There used to be a river of water coursing through my veins.
Where did it go?
I am not even thirsty.
I walk on and on and on into a land of shifting sand.
Where is the Beauty, the color, the aliveness?
It evaporated into the heat of uncertainty.
Will this end?
Step, step, step.
Will I find the streams once again and soak my tired feet,
rooted and growing into a tree of life?
Will the birds sing and the wind blow?
Oh wind, stir in me.
Drive me towards the water.
Quench my parched lips
or else I will die.
4-27-14
Photo by Adobe Stock/Bluesky60
4 comments
Your poetry is haunting and beautiful. The hope you hold out in calling on teh wind to direct you to the water is gospel, Teryn. It is the Spirit – the heavenly Wind – that directs us to Jesus – the fountain of Living Water.
My prayers are with you, friend.
Tim
Thanks, Tim. I feel as if I might be coming out of this season. The Spirit is indeed blowing.
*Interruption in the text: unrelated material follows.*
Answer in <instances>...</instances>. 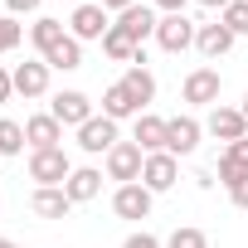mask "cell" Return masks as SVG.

It’s just been an interesting time of life. Thanks for the prayers!
Seasons can be so diverse, and we expect so much from ourselves. Grief, in my experience, can be so consuming that there just isn’t a lot of emotion left over. Glad you are seeing the sunshine again. Thanks for sharing your words with us.
Thanks for commenting, Janene. Yes, grief can be very consuming, especially on top of everything else that happens in life. Sometimes, I just wish it were over and done, but I know that’s not how it works. Need to give myself some rest.